Prompt 1: Reproduce, word for word, the portion of the forum post on automatic parallelization that begins at the words "I'm interested if" and ends after the words "disqualify, I guess)".

##### Passage to read #####

2009-10-20 Thread Andreas Wenger

In January, there was a discussion about automatic parallelization
( http://groups.google.com/group/clojure/browse_thread/thread/a053fac1235d3820/
- Google doesn't allow me to continue this thread, so I have to open a
new one).

I'm interested if anybody has made some progress in this topic?


The idea I'm interested in (maybe for project at university) is if it
could be possible to speed up a program by computing the parameter
values of a function call concurrently. For example, if we have

(f param1 param2 param3)

then we could compute param1, param2 and param3 each in an own agent.
Of course, there are restrictions:
- the computations must be free of side effects (any Java code and (de)
references disqualify, I guess)
- in most cases, it will slowdown the execution, but the runtime could
keep track on which positions it was sucessfull and only apply
parallelization there in the future)

##### Task data #####

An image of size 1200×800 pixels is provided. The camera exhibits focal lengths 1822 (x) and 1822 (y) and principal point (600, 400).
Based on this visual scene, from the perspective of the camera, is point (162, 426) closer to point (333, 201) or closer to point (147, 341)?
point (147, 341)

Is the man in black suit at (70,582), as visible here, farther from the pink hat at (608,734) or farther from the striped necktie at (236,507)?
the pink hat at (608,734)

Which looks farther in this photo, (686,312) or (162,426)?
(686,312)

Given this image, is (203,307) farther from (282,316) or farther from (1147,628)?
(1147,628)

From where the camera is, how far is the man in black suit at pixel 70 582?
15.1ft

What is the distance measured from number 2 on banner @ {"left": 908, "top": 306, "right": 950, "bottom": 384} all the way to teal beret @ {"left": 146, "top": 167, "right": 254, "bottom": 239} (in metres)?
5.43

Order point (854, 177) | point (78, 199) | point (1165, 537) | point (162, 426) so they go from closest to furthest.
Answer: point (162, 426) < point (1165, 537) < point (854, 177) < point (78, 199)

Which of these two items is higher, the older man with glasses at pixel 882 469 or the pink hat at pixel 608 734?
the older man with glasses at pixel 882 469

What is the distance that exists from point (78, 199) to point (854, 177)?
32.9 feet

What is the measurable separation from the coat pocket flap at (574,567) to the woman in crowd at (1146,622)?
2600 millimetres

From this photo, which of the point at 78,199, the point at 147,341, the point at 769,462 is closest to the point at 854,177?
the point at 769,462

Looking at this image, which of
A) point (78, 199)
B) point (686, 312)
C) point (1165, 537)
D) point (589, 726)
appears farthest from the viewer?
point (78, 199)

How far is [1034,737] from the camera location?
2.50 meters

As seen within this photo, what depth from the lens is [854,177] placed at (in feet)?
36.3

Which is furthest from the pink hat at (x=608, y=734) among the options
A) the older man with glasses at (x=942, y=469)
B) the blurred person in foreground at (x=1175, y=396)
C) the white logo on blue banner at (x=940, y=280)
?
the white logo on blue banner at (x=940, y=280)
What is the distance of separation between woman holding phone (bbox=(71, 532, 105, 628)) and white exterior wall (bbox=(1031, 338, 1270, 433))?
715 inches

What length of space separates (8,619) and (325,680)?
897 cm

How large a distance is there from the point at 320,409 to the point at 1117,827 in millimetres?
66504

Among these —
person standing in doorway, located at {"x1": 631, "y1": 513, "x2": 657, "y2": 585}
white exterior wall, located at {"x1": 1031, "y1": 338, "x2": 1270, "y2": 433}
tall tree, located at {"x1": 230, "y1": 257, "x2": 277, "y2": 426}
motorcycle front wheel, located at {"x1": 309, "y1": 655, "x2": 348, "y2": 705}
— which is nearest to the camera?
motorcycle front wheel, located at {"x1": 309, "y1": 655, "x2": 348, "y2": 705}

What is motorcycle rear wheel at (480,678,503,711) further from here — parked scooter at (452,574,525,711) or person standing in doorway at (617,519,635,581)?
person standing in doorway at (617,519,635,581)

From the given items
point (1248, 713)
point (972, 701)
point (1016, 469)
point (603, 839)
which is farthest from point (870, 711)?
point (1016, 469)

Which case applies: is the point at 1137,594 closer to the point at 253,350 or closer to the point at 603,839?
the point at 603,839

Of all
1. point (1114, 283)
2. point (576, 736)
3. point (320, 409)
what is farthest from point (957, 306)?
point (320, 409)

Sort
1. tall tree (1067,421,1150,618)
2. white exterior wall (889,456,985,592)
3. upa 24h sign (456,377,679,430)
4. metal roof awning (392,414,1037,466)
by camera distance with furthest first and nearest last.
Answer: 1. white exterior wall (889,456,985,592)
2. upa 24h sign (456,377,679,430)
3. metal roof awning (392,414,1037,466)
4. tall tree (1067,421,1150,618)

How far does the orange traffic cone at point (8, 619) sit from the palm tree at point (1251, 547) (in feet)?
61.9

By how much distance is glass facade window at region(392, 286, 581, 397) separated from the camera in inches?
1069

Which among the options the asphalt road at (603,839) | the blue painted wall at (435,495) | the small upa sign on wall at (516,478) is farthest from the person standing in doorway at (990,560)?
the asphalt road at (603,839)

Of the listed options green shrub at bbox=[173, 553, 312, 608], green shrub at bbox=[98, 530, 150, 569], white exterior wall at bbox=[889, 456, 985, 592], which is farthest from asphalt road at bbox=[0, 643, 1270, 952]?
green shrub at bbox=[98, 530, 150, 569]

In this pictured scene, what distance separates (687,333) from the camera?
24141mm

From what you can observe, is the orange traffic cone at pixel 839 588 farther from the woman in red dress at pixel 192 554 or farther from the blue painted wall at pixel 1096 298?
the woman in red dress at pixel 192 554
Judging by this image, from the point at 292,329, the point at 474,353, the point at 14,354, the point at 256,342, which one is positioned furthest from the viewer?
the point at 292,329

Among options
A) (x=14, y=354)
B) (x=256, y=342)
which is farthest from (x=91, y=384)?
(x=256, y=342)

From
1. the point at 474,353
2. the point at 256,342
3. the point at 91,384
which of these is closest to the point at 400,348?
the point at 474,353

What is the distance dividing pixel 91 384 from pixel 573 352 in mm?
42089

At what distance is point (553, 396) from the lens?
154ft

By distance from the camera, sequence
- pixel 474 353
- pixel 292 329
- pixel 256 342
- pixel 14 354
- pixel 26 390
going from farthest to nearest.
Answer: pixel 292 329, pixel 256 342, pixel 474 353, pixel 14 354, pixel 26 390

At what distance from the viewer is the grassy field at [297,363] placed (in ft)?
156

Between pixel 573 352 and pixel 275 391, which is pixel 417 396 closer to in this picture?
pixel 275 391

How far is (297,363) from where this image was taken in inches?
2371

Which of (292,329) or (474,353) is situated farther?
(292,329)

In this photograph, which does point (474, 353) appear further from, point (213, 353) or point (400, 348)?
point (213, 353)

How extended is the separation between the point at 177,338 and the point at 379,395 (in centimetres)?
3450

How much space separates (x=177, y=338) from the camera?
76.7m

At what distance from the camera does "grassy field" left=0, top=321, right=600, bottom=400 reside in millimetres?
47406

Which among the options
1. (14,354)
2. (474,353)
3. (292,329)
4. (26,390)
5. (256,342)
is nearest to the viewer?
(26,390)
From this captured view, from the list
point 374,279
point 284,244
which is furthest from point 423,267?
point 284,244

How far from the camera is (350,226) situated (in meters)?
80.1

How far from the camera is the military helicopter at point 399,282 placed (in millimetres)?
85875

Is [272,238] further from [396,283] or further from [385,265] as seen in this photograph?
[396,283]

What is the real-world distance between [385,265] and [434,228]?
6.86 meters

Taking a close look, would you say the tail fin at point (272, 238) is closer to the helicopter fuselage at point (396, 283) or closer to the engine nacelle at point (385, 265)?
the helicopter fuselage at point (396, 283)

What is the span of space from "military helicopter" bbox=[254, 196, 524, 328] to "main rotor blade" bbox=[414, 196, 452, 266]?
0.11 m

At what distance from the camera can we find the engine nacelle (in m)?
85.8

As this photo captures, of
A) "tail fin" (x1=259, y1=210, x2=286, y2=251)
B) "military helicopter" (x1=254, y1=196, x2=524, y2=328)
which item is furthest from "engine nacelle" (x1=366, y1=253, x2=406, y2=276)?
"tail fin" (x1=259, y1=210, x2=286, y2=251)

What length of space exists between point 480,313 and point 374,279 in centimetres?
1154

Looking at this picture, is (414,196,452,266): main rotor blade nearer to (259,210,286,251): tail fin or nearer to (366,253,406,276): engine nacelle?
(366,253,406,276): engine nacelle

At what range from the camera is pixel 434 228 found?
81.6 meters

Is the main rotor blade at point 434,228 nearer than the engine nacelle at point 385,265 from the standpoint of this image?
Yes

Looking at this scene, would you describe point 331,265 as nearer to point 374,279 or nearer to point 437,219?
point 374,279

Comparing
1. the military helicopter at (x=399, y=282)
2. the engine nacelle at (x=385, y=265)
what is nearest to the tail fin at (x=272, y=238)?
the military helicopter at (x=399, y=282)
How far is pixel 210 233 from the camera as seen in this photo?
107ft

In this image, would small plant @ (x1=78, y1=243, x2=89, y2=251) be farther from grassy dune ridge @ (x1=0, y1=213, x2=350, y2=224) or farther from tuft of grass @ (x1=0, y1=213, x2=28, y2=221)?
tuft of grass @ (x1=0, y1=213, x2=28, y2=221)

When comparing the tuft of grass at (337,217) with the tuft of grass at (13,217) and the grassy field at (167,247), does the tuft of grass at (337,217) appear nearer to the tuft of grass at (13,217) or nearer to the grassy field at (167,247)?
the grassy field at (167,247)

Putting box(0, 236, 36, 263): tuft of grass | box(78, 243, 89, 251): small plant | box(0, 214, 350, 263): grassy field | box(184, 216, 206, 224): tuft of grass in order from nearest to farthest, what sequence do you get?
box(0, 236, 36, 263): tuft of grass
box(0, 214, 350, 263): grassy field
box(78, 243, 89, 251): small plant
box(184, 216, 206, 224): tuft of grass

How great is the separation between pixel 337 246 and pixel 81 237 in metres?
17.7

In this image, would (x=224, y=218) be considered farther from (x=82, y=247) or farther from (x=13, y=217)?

#####

Prompt 2: Revise the rows, from the start of the rows through the line that contains "Answer: point (162, 426)", by replacing "farther" with "further" and leaving everything else as it stands. Return only those lines.

Complete answer 1:
I'm interested if anybody has made some progress in this topic?


The idea I'm interested in (maybe for project at university) is if it
could be possible to speed up a program by computing the parameter
values of a function call concurrently. For example, if we have

(f param1 param2 param3)

then we could compute param1, param2 and param3 each in an own agent.
Of course, there are restrictions:
- the computations must be free of side effects (any Java code and (de)
references disqualify, I guess)

Complete answer 2:
An image of size 1200×800 pixels is provided. The camera exhibits focal lengths 1822 (x) and 1822 (y) and principal point (600, 400).
Based on this visual scene, from the perspective of the camera, is point (162, 426) closer to point (333, 201) or closer to point (147, 341)?
point (147, 341)

Is the man in black suit at (70,582), as visible here, further from the pink hat at (608,734) or further from the striped necktie at (236,507)?
the pink hat at (608,734)

Which looks further in this photo, (686,312) or (162,426)?
(686,312)

Given this image, is (203,307) further from (282,316) or further from (1147,628)?
(1147,628)

From where the camera is, how far is the man in black suit at pixel 70 582?
15.1ft

What is the distance measured from number 2 on banner @ {"left": 908, "top": 306, "right": 950, "bottom": 384} all the way to teal beret @ {"left": 146, "top": 167, "right": 254, "bottom": 239} (in metres)?
5.43

Order point (854, 177) | point (78, 199) | point (1165, 537) | point (162, 426) so they go from closest to furthest.
Answer: point (162, 426) < point (1165, 537) < point (854, 177) < point (78, 199)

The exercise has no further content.